A revolução do bom humor
Manter um ótimo clima e desenvolver equipes apaixonadas pelo que fazem é a grande mudança feita por Milton Pereira dentro da SerasaPor Priscila D'Amora
Desenvolver e gerir pessoas, esta é a vocação do jornalista e administrador com pós-graduação pela FGV Milton Pereira, que possui mais de 25 anos de experiência em Gestão de Pessoas. Ex-executivo do Banco Itaú e consultor em desenvolvimento de liderança, entre diversos cargos ocupados, atualmente ele é diretor de Desenvolvimento Humano da Serasa, uma das maiores empresas brasileiras do mercado de informações de crédito, e encara o desafio de continuar seu reconhecido trabalho. Recentemente adquirida pelo grupo irlandês de análise de crédito Experian, Pereira garante que somente coisas boas serão somadas nessa nova trajetória, além de muito trabalho, é claro.
Essas e outras façanhas tornaram nosso entrevistado um ponto de referência quando o tema é desenvolver pessoas e trazer resultados. Acompanhe a entrevista concedida com exclusividade ao Empregos.com.br de um gestor bem humorado que fala sobre os instrumentos utilizados pelo RH, a importância de investir em pessoas, liderança, sucessão e novos projetos.
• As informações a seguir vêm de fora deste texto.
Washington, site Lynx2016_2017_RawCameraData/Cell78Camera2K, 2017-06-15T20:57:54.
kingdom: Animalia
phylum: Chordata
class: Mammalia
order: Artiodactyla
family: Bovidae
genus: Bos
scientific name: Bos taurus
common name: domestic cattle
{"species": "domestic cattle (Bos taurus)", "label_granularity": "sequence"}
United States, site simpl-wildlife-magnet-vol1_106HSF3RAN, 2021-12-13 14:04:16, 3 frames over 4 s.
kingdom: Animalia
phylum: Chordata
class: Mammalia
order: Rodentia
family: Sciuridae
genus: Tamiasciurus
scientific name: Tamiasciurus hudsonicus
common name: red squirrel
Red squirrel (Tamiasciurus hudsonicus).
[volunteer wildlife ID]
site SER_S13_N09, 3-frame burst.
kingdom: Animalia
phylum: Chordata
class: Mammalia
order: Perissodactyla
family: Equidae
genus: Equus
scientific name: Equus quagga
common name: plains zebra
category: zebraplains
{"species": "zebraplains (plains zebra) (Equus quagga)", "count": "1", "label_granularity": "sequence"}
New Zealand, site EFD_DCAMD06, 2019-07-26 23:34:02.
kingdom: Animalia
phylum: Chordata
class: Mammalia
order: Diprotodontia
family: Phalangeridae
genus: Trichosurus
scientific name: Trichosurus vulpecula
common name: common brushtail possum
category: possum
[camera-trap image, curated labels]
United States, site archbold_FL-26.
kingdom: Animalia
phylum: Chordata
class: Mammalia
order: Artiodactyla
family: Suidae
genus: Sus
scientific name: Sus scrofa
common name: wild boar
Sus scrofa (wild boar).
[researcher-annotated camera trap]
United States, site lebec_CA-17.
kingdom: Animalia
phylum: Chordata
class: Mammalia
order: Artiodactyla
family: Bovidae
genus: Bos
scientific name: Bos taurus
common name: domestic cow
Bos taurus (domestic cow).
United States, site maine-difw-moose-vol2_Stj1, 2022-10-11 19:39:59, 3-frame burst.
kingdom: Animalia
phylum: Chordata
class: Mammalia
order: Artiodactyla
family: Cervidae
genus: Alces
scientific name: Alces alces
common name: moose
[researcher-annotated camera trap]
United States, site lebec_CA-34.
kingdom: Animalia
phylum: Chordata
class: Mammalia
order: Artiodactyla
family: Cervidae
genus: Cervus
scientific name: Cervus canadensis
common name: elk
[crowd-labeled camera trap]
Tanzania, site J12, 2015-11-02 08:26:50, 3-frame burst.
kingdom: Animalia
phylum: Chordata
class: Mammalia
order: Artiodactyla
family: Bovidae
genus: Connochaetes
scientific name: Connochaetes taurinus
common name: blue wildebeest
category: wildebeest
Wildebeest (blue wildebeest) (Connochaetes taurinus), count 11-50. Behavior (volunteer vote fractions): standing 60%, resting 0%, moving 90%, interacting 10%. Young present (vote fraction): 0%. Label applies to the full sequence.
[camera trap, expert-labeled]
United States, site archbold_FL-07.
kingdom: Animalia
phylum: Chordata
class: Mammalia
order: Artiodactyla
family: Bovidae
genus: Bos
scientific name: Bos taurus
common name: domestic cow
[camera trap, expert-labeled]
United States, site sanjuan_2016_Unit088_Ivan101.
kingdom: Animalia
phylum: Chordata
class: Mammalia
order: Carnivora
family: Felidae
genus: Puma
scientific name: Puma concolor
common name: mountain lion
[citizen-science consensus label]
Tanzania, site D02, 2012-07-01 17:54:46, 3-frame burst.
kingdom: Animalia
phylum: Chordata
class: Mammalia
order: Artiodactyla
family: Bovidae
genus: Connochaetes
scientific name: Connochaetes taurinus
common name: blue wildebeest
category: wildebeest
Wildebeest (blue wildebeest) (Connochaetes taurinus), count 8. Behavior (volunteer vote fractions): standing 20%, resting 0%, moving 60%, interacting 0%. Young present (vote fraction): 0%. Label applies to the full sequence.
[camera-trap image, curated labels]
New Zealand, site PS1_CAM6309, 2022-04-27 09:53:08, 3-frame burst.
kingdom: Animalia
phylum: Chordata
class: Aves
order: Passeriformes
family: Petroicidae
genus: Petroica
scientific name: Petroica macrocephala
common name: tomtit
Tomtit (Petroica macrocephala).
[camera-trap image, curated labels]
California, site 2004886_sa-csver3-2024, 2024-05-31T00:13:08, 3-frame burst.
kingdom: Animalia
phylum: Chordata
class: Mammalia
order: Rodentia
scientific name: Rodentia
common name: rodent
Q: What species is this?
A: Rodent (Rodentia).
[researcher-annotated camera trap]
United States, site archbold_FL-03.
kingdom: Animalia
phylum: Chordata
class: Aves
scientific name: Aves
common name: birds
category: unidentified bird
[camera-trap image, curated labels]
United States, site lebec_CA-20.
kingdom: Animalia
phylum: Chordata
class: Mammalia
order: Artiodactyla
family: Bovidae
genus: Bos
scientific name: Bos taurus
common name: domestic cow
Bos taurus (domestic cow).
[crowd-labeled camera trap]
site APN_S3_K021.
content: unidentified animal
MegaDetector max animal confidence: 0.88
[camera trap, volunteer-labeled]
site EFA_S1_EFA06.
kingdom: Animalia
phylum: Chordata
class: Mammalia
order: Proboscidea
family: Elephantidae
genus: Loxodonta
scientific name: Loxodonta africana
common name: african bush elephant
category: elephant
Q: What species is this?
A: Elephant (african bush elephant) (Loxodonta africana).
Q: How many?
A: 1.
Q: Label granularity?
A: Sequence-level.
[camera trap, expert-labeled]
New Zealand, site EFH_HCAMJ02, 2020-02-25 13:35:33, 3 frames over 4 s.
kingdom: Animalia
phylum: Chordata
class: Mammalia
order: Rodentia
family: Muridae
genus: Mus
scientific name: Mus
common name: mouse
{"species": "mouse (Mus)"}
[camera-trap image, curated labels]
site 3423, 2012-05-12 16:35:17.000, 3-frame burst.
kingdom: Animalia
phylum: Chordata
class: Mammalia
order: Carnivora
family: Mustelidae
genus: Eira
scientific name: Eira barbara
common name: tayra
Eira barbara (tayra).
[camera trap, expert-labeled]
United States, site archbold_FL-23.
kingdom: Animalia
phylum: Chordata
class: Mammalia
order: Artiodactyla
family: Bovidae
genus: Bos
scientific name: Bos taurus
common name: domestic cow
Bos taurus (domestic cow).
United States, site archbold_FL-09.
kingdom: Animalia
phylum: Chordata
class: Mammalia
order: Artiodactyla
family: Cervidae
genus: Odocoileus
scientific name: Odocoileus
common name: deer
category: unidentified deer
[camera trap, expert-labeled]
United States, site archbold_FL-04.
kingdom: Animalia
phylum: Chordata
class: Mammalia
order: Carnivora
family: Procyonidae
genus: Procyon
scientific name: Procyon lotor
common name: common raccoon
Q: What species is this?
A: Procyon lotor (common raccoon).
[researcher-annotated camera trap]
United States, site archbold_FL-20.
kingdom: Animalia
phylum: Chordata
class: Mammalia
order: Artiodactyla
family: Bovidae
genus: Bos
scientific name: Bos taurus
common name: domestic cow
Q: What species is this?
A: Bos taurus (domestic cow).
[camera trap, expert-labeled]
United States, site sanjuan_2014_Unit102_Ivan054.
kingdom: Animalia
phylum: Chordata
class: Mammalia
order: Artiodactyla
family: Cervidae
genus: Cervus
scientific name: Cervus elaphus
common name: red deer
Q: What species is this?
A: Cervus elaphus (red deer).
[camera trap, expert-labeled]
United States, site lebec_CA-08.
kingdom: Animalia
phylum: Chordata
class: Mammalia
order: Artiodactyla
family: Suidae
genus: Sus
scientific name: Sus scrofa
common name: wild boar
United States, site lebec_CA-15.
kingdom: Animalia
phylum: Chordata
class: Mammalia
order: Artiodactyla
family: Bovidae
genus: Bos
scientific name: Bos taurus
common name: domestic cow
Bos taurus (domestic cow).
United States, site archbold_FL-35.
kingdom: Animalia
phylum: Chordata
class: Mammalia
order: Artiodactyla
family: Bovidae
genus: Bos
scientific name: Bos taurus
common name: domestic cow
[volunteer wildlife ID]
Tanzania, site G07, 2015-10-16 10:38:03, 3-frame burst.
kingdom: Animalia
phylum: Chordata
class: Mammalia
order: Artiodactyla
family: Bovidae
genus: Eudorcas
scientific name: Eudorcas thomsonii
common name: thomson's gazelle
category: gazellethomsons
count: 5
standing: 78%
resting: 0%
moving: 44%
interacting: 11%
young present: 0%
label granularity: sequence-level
Empregos.com.br – Qual é a real importância de desenvolver pessoas para o seu trabalho?
Milton Pereira – Eu começaria a dizer o seguinte: eu acredito em dois conceitos indissociáveis em gestão de pessoas, são eles: desenvolvimento profissional e o desenvolvimento pessoal. Eu acho que precisamos ter ações focadas nos dois desenvolvimentos para que a pessoa evolua profissionalmente e conquiste os degraus de uma carreira vitoriosa dentro da empresa. Esse é um conceito que aplicamos na Serasa. A gestão da qualidade de vida, cidadania empresarial, gestão de pessoas por competência, gestão do conhecimento, desenvolvimento de liderança, enfim, nós interligamos programas segundo esses grandes processos, sempre com o pensamento no desenvolvimento de pessoas.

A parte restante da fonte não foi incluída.